Trecho do documento:
>>

O início de uma nova década pode ser um momento interessante para que as empresas façam um exercício retrospectivo do que aconteceu nos últimos dez anos, a fim de ajudar no planejamento dos próximos dez. Durante a última década, a tecnologia jogou um papel fundamental, facilitando mudanças de atitude, pensar, viver, consumir, comunicar, etc. E cada vez será mais exponencial as mudanças tecnológicas nos próximos anos.
Um fenómeno possibilitado pelo avanço tecnológico é o conhecido por servicificação. A transformação (ou nova leitura), de produtos em serviços está democratizando o acesso a soluções, contratadas segundo a conveniência de cada um. Como consequência, acompanhamos nos últimos anos a forte irrupção de modelos de assinatura, que responde a necessidades sem a obrigação da sua posse, como as plataformas de streaming, como Netflix, Prime Video, HBO ou Spotify. Para oferecer uma mensuração, a economia de recorrência (ou de assinatura) cresceu mais de 300% nos últimos sete anos, segundo a Bloomberg. E, parece ser que essa nova forma de consumidor ou vender veio para ficar.

<<

Dados fornecidos:

>>

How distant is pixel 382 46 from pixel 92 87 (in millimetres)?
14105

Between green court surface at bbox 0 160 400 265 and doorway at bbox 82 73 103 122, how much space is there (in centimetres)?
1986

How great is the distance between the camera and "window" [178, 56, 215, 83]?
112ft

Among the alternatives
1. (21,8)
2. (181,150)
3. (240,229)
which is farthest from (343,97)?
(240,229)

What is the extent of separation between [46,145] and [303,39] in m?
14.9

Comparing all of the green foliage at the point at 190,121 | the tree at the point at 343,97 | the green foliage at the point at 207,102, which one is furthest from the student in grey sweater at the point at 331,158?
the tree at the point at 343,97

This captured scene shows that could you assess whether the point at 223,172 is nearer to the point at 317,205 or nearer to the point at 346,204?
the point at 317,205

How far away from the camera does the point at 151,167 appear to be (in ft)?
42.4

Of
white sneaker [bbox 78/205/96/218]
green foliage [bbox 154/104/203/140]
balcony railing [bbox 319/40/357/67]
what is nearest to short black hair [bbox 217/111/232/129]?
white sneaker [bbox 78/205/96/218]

<<
>>

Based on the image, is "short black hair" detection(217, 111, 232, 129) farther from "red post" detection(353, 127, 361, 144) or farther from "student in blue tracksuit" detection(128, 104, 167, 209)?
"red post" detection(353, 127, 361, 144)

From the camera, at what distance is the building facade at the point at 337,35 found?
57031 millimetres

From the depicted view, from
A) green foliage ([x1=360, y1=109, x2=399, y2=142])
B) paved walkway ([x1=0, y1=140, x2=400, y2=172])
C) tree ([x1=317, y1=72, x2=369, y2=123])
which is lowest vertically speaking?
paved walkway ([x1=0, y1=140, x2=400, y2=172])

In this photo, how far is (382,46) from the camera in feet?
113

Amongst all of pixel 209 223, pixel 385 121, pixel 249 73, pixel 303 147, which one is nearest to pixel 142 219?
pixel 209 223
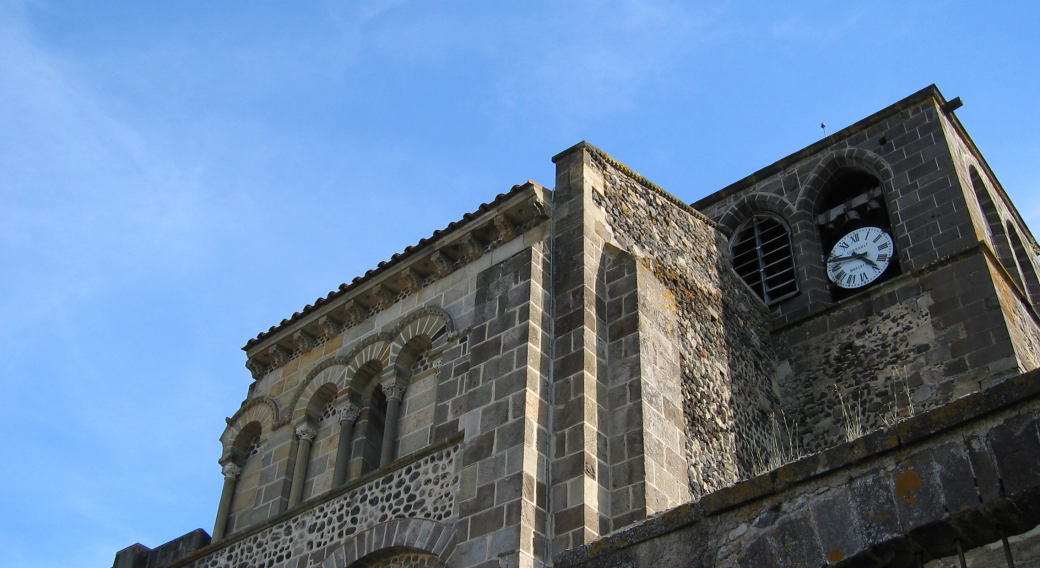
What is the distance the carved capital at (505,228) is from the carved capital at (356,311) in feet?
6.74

<<
>>

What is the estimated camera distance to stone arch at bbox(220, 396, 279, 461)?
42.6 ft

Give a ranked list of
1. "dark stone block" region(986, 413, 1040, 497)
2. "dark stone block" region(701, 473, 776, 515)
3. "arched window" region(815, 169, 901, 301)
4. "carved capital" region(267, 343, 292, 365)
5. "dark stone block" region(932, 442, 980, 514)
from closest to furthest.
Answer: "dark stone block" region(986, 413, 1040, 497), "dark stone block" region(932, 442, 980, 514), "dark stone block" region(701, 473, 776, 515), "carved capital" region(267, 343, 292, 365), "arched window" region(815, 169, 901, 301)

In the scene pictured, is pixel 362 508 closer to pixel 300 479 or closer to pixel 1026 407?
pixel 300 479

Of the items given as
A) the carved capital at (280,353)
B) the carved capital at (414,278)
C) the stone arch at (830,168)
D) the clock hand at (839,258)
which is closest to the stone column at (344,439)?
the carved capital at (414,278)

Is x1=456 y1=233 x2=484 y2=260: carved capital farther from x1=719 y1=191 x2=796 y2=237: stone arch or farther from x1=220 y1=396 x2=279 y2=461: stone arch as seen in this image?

<<

Tarefa proposta 1: Transcreva do texto sobre a economia de assinatura o trecho de "O início de" a "nos próximos anos.".
Tarefa proposta 2: Como seguiria o texto sobre a economia de assinatura? Continue-o a partir do ponto em que ele termina.

Resposta 1:
O início de uma nova década pode ser um momento interessante para que as empresas façam um exercício retrospectivo do que aconteceu nos últimos dez anos, a fim de ajudar no planejamento dos próximos dez. Durante a última década, a tecnologia jogou um papel fundamental, facilitando mudanças de atitude, pensar, viver, consumir, comunicar, etc. E cada vez será mais exponencial as mudanças tecnológicas nos próximos anos.

Resposta 2:
Gartner estima que em 2023, três em cada quatro empresas, das que vendem diretamente aos consumidores, oferecerão seus serviços por assinatura. A Whirlpool, dona das marcas Brastemp e Cônsul é um bom exemplo. Em entrevista para a Exame, o presidente da empresa para América Latina, João Carlos Brega, afirma: “A gente não vende geladeira, a gente ajuda a preservar a comida.” Do mesmo modo, segundo ele, “a empresa não vende fogão, ajuda a preparar alimentos.” Outros setores também estão seguindo esta linha, como o da moda, alimentação, bebidas, música e assistentes virtuais, para citar alguns.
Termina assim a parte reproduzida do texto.